Ladies and gentlemen, the President of the United States.
And suddenly, there he was, in fulfillment of the promise.
“What I miss?” Obama asked, speaking a bit more blackish than usual. Michelle and I loved this show.
As President, he has learned to mime the delivery of a third-generation late-night talk show host. He is Lettermanesque, with the same North-Midwestern diction and distance but without the weirdness that gave that special frisson to early and even middle-period Letterman. The bottom of his voice sounds a bit strained, as if to suggest that his imitation of bonhomie is neither natural or pleasant. He thanks Margo Lion for bringing him to Broadway, and DNC Treasurer Andy Tobias, who used to write a great money column for New York magazine, and who once advised Samuels early on in his career to never take cabs and always take the subway.
I love you.
—We love you too, Barack! The crowd shouts back. Samuels is on his feet. He loves Mr. President, too.

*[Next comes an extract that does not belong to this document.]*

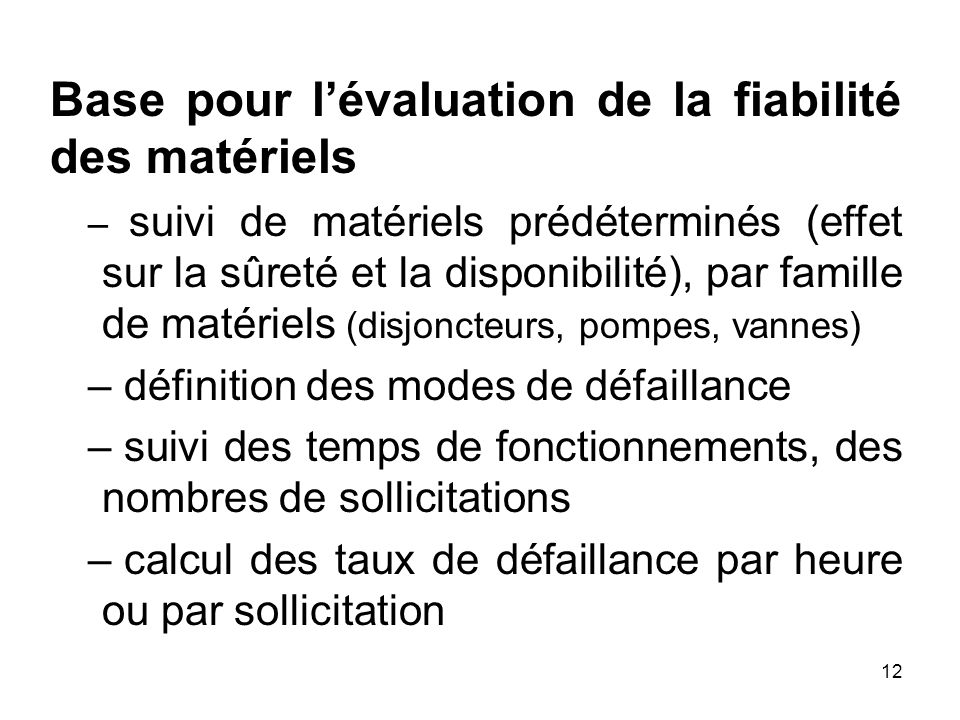 12 Base pour lévaluation de la fiabilité des matériels – suivi de matériels prédéterminés (effet sur la sûreté et la disponibilité), par famille de ma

I know there may be some Mets fans here tonight.
The crowd boos what they take to be a diss.
You should still be proud of a great season.
Two minutes and forty-three seconds of chit-chat having been dispensed with, he gratefully moves on to the classic-rock-FM portion of the proceedings, although the slight but continuing strain in his voice suggests that something about the entire business of public speechifying gives him the willies, lowering himself to the level of the ants.

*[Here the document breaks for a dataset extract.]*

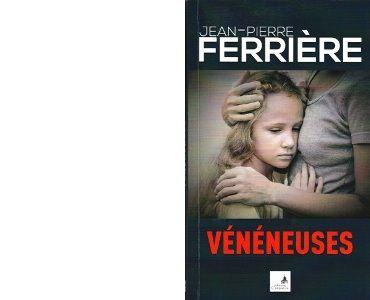 Jean-Pierre FERRIERE : Vénéneuses.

Part of what’s so powerful about this performance is it reminds us of the vital, crazy, kinetic energy that’s at the heart of America.
Vital, crazy, kinetic.
That people who have a vision and a set of ideas can transform the world. And that’s always been true. That was true at the founding. That was true for women winning the right to vote. That was true for the abolition movement and the civil rights movement, and every single step of progress that we’ve made has been based on this notion that people will come together and ideas can move like electricity through them and our world can change.
Which isn’t bad, Samuels thinks. He cites facts and figures to prove the success of Act I of his Presidency.

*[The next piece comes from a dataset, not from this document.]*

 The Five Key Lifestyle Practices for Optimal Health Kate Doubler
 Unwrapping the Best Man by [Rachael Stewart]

When I took office, more than fifteen percent of Americans didn’t have health insurance. We changed that and for the first time on record, more than ninety percent of Americans do have health insurance.
While the math here is admittedly a bit tricky, the larger point, from the personal, psychoanalytic angle, with which Obama both enjoys and resents playing peek-a-boo, is that ObamaCare was never a part of his plan. Rather, it was the result of his need for a guaranteed applause line in a campaign speech he delivered at the beginning of 2007, when Hillary Clinton was riding high on health care, and Obama’s press fixer Robert Gibbs and his chief speechwriter Jon Favreau hit on the idea of the candidate announcing his intention to pass universal health care in his first term in order to steal a bit of Clinton’s thunder. “We needed something to say,” recalled one of the advisers, according to the New York Times. “I can’t tell you how little thought was given to that thought other than it sounded good.”
Today America leads the world in confronting new threats, we made sure Iran doesn’t get a nuclear weapon, we’re making sure that we address climate change globally.
One line, in which the Iran Deal, the policy linchpin of his second term, is tucked away in the second of three clauses, a mere eight words away from disappearing entirely, and then that’s it for the America and the World portion of his address, it’s done.
Perhaps someone thought that New York City was the wrong audience for the Iran Deal. What’s more worrying, Samuels thought, is the tricky sleight-of-hand move, which is a different version of the way he got out of the Syria question by comparing it to the Congo, and suggesting that the people who care about the Syrians might be racists. It’s bad because it’s an argument through the assignment of bad faith, which is a kind of argument that is toxic to democracies and to stories, both.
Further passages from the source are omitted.